ALICE FAMILIES WITH CHILDREN FACE ADDITIONAL HARDSHIPS: Nearly one-third of families with children in Collier County have income below the ALICE Threshold. They are especially vulnerable to the disruptions that accompany child care, school, and university closures.


  • Young children will not have their regular routine, including meals, socialization, and early education.
  • In households without backup child care options, one parent will not be able to work.
  • Parents who need to work cannot stay at home with their children, leading to health and safety issues for unsupervised children, especially young children.
  • ALICE families will lose access to other supports, such as free breakfasts and lunches provided at school.


ALICE SENIORS FACE GREATER RISKS: The age group most susceptible to serious illness from COVID-19 is people over 60 years old. Many of them have income below the ALICE Threshold with little or no savings to cover extra health care costs.

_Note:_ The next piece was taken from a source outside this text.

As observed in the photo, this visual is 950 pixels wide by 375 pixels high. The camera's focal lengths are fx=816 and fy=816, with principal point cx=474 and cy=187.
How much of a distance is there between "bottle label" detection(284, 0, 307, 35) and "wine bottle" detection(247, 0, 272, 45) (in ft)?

  • When senior centers close, ALICE seniors and their families must navigate additional burdens, such as caregiving responsibilities, which are costly in time and/or money, a lack of other supports such as hot meals and social activity and social isolation, which can cause or exacerbate depression
  • Nursing homes are dependent on ALICE workers to provide regular care critical; patients will suffer if ALICE workers become sick and cannot work.
  • Despite doing physically and mentally demanding work, ALICE health care workers are paid low-wages and only for the hours they work; and especially during COVID-19, they are at risk of illness themselves.
  • There are also possible supply-chain side effects of the global pandemic; for example, many needed medications have had or may have their supply from China disrupted.